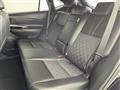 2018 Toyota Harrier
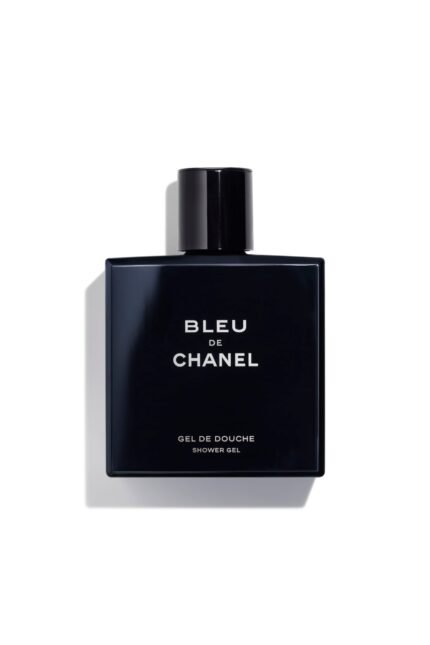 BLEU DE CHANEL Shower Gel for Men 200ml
--
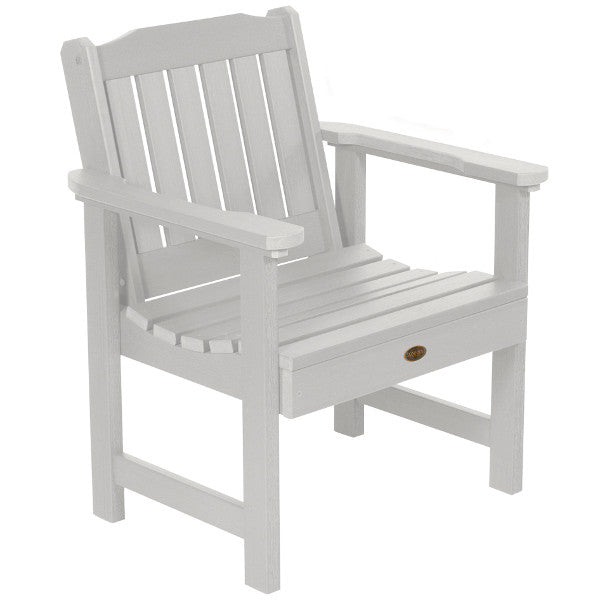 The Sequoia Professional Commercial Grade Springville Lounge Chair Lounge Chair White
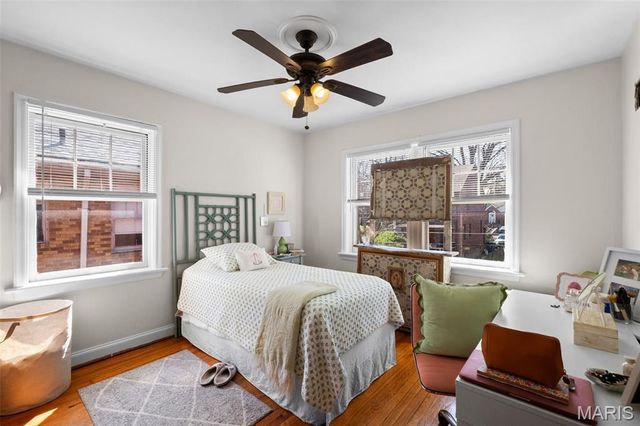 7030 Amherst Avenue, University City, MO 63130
...
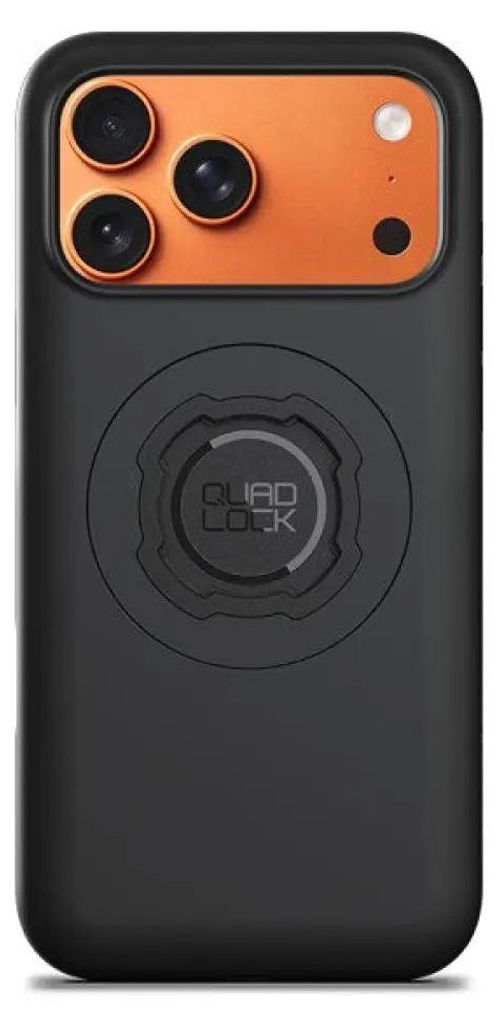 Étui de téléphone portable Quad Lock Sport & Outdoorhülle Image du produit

Task to carry out:
Output the lines from the line containing "2018 Toyota Harrier" through the line containing "BLEU DE CHANEL Shower Gel for Men 200ml", both included, copied word for word and without the pictures.

Response to this task:
 2018 Toyota Harrier
 BLEU DE CHANEL Shower Gel for Men 200ml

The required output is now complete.